| Assigned task |
Extract the text of every line in the listing below, reproducing each caption precisely and leaving the pictures out of your answer.
==== Extracted material ====
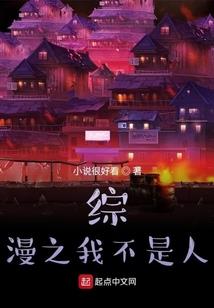 逝去那些年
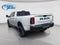 2026 RAM Ram 3500 Tradesman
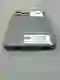iPhone 12 Pro Max 128GB cũ đẹp - ******V80D3Y - 7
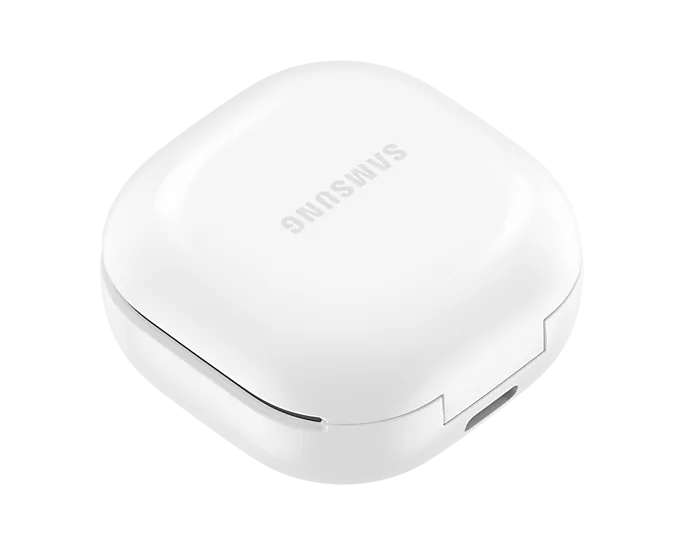 Samsung Galaxy Buds 2 | Black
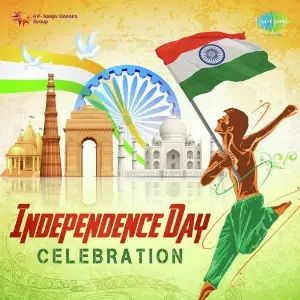 Independence Day Celebration Various Artists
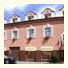 Hotel Wenecki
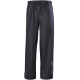 Stretch-Regenhose Voss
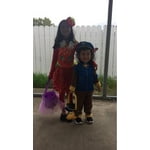 Image 5 of customer photos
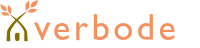 Verbode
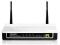 ROUTER TP-LINK WIRELESS ADSL2+ TD-W8961ND 802.11n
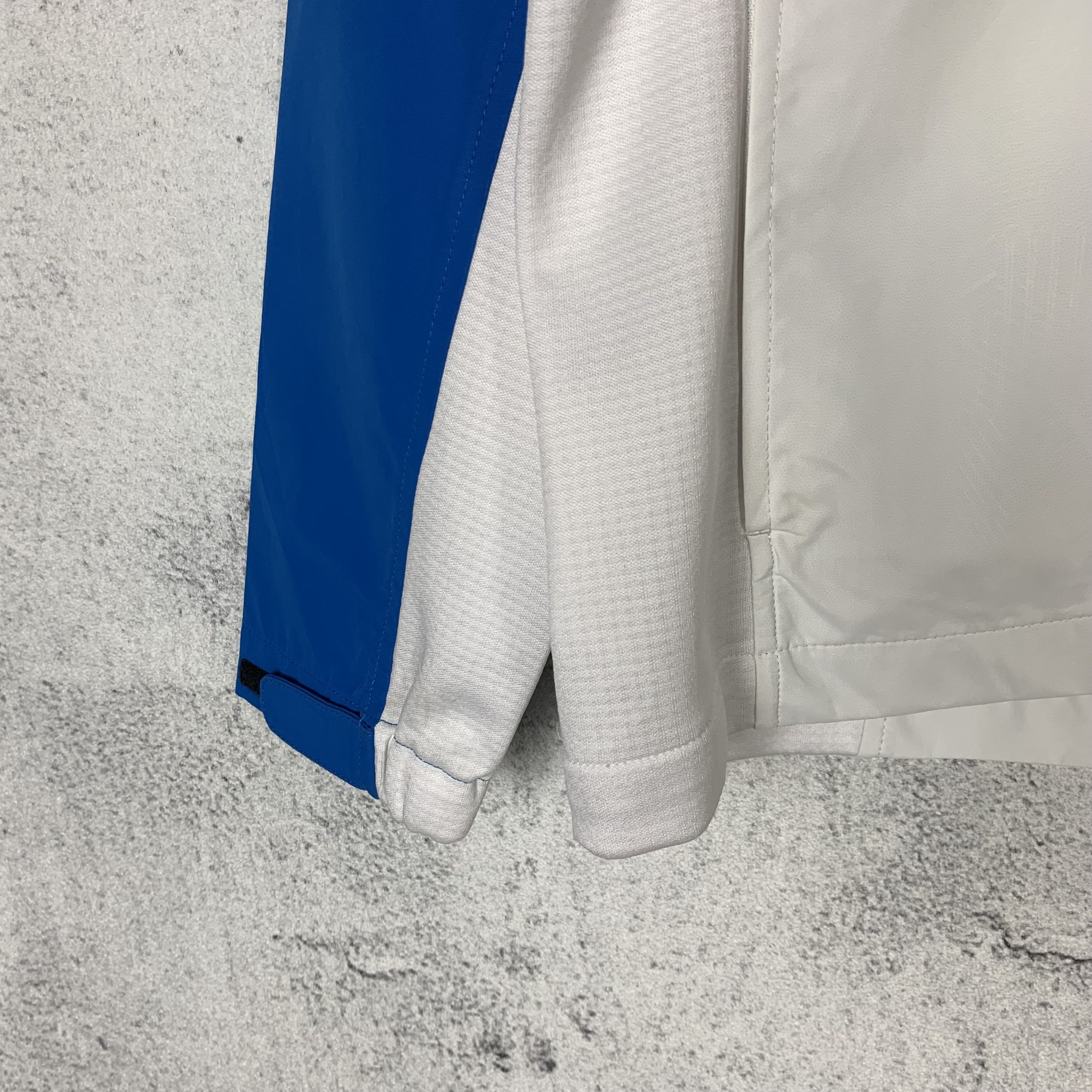 Japanese Brand Yonex Track Jacket Size US M / EU 48-50 / 2 - 4 Thumbnail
====
| Solution to this task |
 逝去那些年
 2026 RAM Ram 3500 Tradesman
iPhone 12 Pro Max 128GB cũ đẹp - ******V80D3Y - 7
 Samsung Galaxy Buds 2 | Black
 Independence Day Celebration Various Artists
 Hotel Wenecki
 Stretch-Regenhose Voss
 Image 5 of customer photos
 Verbode
 ROUTER TP-LINK WIRELESS ADSL2+ TD-W8961ND 802.11n
 Japanese Brand Yonex Track Jacket Size US M / EU 48-50 / 2 - 4 Thumbnail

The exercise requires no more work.